[Required work]
1) Answer these from the wafer-scanning text:
(a) Where is the starting radial position for the scan typically located?
(b) At what velocity does the rotary platform drive the wafer's rotation?
(c) What was the ambient temperature kept at?
2) Quote the wafer-scanning text, beginning at the words "3. Radial stepping: The" and stopping after "the wafer surface.".
3) Please extend the wafer-scanning text, picking up right after its final line.

[Text section]
------------------------------------------------------------

The system achieves sequential, circular coverage scanning of the wafer surface through coordinated rotational and linear stepping motion control. The primary workflow is as follows:

1. Initial positioning: The precision scanning imaging system moves to the starting radial position ($r_{start}$) for wafer scanning, typically near the outer edge of the wafer.

2. Single-lap line scanning: The rotary platform is activated to drive wafer rotation at a constant linear velocity ($V$). Simultaneously, the line-scan camera continuously acquires data at a preset line frequency ($f_{line}$). Upon completion of a full 360° rotation, the camera captures a complete annular image.

3. Radial stepping: The rotary stage comes to a stop or decelerates, while the precision scanning imaging system advances radially by a fixed step increment ($∆r$).

4. Repeat scanning: At the new radial position ($r_{start}-∆r$), repeat steps 2 and 3.

5. Scanning completion: This process iterates continuously until the imaging system reaches the termination radius ($r_{end}$) at the inner edge of the wafer, thereby completing the scan of the entire wafer surface. All acquired annular data are subsequently reconstructed and stitched together using dedicated algorithms to generate a complete image of the wafer surface.

To ensure experimental stability and precision, the ambient temperature was maintained at 22 ± 0.5 °C with relative humidity kept below 50%. The core opto-mechanical components of the system consisted of industry-standard or custom-designed, high-performance elements, with specific models and applications listed in

Table 1. Critical component specifications of the experimental optical inspection system.

------------------------------------------------------------

[Spatial reasoning records]
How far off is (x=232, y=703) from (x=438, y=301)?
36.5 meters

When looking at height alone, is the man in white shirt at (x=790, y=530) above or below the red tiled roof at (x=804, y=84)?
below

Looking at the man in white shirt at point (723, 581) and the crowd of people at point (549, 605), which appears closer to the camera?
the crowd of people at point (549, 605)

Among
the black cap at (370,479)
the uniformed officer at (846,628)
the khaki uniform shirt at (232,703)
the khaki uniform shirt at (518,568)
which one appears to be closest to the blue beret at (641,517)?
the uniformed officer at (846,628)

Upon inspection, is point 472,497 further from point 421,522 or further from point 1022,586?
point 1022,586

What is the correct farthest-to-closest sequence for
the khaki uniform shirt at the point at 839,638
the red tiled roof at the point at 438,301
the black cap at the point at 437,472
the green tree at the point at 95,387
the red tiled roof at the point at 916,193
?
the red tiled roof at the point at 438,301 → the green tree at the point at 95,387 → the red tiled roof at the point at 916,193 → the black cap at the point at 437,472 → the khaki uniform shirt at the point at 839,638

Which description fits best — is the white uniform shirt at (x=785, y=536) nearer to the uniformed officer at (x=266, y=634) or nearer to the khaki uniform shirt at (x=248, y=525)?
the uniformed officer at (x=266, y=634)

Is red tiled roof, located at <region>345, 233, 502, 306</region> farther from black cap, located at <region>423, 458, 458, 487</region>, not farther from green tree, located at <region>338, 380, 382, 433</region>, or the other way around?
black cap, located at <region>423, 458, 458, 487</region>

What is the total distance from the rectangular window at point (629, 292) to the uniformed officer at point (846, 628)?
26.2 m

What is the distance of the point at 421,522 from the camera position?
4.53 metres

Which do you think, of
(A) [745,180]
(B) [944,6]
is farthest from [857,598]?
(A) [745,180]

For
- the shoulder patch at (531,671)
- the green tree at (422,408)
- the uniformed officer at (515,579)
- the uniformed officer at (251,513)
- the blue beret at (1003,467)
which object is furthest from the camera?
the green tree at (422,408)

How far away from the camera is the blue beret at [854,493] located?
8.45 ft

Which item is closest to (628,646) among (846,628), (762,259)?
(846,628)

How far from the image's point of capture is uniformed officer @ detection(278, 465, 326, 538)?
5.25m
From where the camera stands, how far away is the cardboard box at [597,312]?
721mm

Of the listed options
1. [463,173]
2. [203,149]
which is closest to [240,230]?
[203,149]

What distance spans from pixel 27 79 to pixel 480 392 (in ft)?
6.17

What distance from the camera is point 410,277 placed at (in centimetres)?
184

------------------------------------------------------------

[The answers]
1)
(a) Near the outer edge of the wafer.
(b) A constant linear velocity ($V$).
(c) 22 ± 0.5 °C.

2)
3. Radial stepping: The rotary stage comes to a stop or decelerates, while the precision scanning imaging system advances radially by a fixed step increment ($∆r$).

4. Repeat scanning: At the new radial position ($r_{start}-∆r$), repeat steps 2 and 3.

5. Scanning completion: This process iterates continuously until the imaging system reaches the termination radius ($r_{end}$) at the inner edge of the wafer, thereby completing the scan of the entire wafer surface. All acquired annular data are subsequently reconstructed and stitched together using dedicated algorithms to generate a complete image of the wafer surface.

3)
Category	Component Name	Model/Specifications	Purpose
Light Source	Light Emitting Diode (LED) 405 nm Light Source	405 ± 10 nm	Illumination source for the system
DIC Prism	Differential Interference Prism	Separation Angle ~0.0037°	Splits and recombines the beam for differential interference
Objective Lens	Objective Lens	Numerical Aperture (NA) 0.1, Focal Length 100 mm, Field of view 12 mm	Illumination and light collection
Tube Lens	Tube Lens	Focal Length 200 mm	Focuses the collimated beam onto the camera in an infinity-corrected optical system
Camera	Polarization Camera	Max Line Rate > 60 kHz, Typical Line Rate~30 kHz, Pixel Size 14 µm, Resolution 2048 × 2, 12 bit	The built-in PBS performs polarization splitting for P and S channel separation and imaging
Scanning Stage	Air-bearing Vacuum Adsorption Motion Stage	Radial runout <±1 µm, Axial runout <±1 µm for rotation	Controls wafer movement to accomplish scanning and imaging
Beam Splitter	Polarizing Beam Splitter	Custom-made	Splits the illumination light
Quarter-Wave Plate	Quarter-Wave Plate	Custom-made	In the phase-shifting method, it converts phase information by introducing a bias OPD

. The radial stepping motion of the scanning stage, fundamental to the rotary line-scan architecture, inherently carries the risk of introducing minor positioning errors. These could propagate into geometric inaccuracies and visible seams during the circumferential image stitching process. To mitigate this, we can implement a high-precision air-bearing stage to minimize motion errors and a line trigger mechanism for the camera. This synchronizes image acquisition with the stage’s angular position, effectively compensating for any minor rotational speed non-uniformity and enabling sub-pixel accuracy in image registration.

3.2. System Performance Verification

This section focuses on the core performance metrics of the system, including imaging uniformity and lateral resolution, and presents quantitative test results to verify whether the system design meets its intended objectives.

3.2.1. Imaging Uniformity

Imaging uniformity is essential for accurate quantitative measurements. Illumination variations between the central and peripheral regions result in significant SNR discrepancies. For micro- or nano-scale structures of identical dimensions, such as step features, the central region typically exhibits strong signals due to adequate illumination, whereas peripheral areas generate weaker signals owing to light attenuation, thereby increasing the likelihood of missed or false detections. These inconsistencies adversely affect the system’s reliability and measurement accuracy. To evaluate imaging uniformity, background images are acquired in orthogonal shear directions using an ultra-smooth mirror as a reference standard. The gray-level distributions along the central row and column are analyzed to compute the degree of non-uniformity, which can be expressed as 1 − (Imax-Imin)/(Imax + Imin), where Imax and Imin are the maximum and minimum gray levels of the full interference images, across the core field of view. This subsection presents the imaging uniformity performance for both P and S polarization channels.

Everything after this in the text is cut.